OBJECTIVE » In the rows below, change each "crowd of people" to "group of pedestrians" and reproduce all other text unchanged.

(Data lines)

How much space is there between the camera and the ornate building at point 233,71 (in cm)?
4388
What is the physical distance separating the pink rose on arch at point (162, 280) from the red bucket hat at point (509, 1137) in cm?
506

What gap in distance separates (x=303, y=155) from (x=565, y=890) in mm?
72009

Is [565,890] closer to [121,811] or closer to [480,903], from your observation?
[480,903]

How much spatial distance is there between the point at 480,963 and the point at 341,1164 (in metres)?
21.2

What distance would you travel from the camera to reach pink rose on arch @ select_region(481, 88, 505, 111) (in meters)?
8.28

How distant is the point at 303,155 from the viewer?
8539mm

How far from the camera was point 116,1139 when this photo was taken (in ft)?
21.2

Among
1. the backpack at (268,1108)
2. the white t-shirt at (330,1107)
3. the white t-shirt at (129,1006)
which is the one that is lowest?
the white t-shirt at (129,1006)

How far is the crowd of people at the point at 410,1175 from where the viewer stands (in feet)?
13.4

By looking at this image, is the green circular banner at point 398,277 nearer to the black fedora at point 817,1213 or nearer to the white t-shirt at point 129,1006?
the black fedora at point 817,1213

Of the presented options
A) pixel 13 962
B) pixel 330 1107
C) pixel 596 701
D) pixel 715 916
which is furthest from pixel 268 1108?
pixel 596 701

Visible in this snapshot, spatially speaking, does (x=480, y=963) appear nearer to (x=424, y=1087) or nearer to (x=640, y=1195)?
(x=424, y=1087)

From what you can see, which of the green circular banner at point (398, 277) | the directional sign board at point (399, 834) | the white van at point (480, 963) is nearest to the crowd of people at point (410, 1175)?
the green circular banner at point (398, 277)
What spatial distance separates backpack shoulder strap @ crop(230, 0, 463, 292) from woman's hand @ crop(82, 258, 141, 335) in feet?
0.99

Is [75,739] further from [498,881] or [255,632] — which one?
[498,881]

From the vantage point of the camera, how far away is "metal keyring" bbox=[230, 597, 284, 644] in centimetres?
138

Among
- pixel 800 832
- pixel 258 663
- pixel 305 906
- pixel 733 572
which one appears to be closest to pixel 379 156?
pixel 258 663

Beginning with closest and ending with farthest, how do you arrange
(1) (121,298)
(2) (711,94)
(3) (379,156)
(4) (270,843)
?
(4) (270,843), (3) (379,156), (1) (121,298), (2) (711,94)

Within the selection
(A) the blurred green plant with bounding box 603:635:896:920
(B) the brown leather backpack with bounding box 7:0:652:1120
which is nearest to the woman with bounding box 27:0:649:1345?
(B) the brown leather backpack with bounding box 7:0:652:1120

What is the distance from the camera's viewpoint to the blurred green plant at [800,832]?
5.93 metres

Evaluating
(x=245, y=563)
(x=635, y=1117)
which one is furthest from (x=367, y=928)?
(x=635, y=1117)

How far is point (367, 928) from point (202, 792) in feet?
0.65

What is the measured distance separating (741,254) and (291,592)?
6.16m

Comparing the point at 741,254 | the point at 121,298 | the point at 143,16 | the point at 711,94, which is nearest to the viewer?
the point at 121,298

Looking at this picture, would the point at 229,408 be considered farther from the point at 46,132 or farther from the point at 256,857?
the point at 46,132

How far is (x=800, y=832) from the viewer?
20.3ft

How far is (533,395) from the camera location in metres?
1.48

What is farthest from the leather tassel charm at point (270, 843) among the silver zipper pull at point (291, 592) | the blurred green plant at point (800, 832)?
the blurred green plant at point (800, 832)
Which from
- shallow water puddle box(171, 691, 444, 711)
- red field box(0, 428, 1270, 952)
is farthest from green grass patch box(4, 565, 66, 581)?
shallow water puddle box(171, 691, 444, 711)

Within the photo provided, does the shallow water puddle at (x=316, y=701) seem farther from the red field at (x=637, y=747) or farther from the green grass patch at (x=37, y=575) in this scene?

SOLUTION TO THIS EXERCISE »
How much space is there between the camera and the ornate building at point 233,71 (in cm)?
4388
What is the physical distance separating the pink rose on arch at point (162, 280) from the red bucket hat at point (509, 1137) in cm?
506

What gap in distance separates (x=303, y=155) from (x=565, y=890) in mm?
72009

Is [565,890] closer to [121,811] or closer to [480,903], from your observation?
[480,903]

How much spatial distance is there between the point at 480,963 and the point at 341,1164 (in metres)?
21.2

What distance would you travel from the camera to reach pink rose on arch @ select_region(481, 88, 505, 111) (in meters)?
8.28

How distant is the point at 303,155 from the viewer?
8539mm

How far from the camera was point 116,1139 when this photo was taken (in ft)?
21.2

Among
1. the backpack at (268,1108)
2. the white t-shirt at (330,1107)
3. the white t-shirt at (129,1006)
which is the one that is lowest?
the white t-shirt at (129,1006)

How far is the group of pedestrians at the point at 410,1175 from where the viewer stands (in feet)?
13.4

By looking at this image, is the green circular banner at point 398,277 nearer to the black fedora at point 817,1213 or nearer to the white t-shirt at point 129,1006?
the black fedora at point 817,1213

Of the presented options
A) pixel 13 962
B) pixel 330 1107
C) pixel 596 701
D) pixel 715 916
which is furthest from pixel 268 1108?
pixel 596 701

Visible in this snapshot, spatially speaking, does (x=480, y=963) appear nearer to (x=424, y=1087) or nearer to (x=640, y=1195)?
(x=424, y=1087)

From what you can see, which of the green circular banner at point (398, 277) | the directional sign board at point (399, 834) | the white van at point (480, 963) is nearest to the group of pedestrians at point (410, 1175)?
the green circular banner at point (398, 277)
What spatial distance separates backpack shoulder strap @ crop(230, 0, 463, 292) from woman's hand @ crop(82, 258, 141, 335) in feet?
0.99

Is [75,739] further from [498,881] or [255,632] — which one?
[498,881]

From the vantage point of the camera, how far away is "metal keyring" bbox=[230, 597, 284, 644] in centimetres?
138

Among
- pixel 800 832
- pixel 258 663
- pixel 305 906
- pixel 733 572
which one appears to be closest to pixel 379 156?
pixel 258 663

Beginning with closest and ending with farthest, how do you arrange
(1) (121,298)
(2) (711,94)
(3) (379,156)
(4) (270,843)
?
(4) (270,843), (3) (379,156), (1) (121,298), (2) (711,94)

Within the selection
(A) the blurred green plant with bounding box 603:635:896:920
(B) the brown leather backpack with bounding box 7:0:652:1120
which is nearest to the woman with bounding box 27:0:649:1345?
(B) the brown leather backpack with bounding box 7:0:652:1120

What is the distance from the camera's viewpoint to the blurred green plant at [800,832]?
5.93 metres

Evaluating
(x=245, y=563)
(x=635, y=1117)
which one is furthest from (x=367, y=928)?
(x=635, y=1117)

How far is point (367, 928) from point (202, 792) in feet?
0.65

What is the measured distance separating (741,254) and (291,592)?
6.16m

Comparing the point at 741,254 | the point at 121,298 | the point at 143,16 | the point at 711,94, which is nearest to the viewer?
the point at 121,298

Looking at this picture, would the point at 229,408 be considered farther from the point at 46,132 or farther from the point at 256,857?
the point at 46,132

How far is (x=800, y=832) from the viewer?
20.3ft

How far is (533,395) from the camera location in metres?
1.48

What is farthest from the leather tassel charm at point (270, 843) among the silver zipper pull at point (291, 592) | the blurred green plant at point (800, 832)?
the blurred green plant at point (800, 832)
Which from
- shallow water puddle box(171, 691, 444, 711)
- red field box(0, 428, 1270, 952)
is farthest from green grass patch box(4, 565, 66, 581)?
shallow water puddle box(171, 691, 444, 711)

Within the photo provided, does the shallow water puddle at (x=316, y=701) seem farther from the red field at (x=637, y=747) or farther from the green grass patch at (x=37, y=575) in this scene?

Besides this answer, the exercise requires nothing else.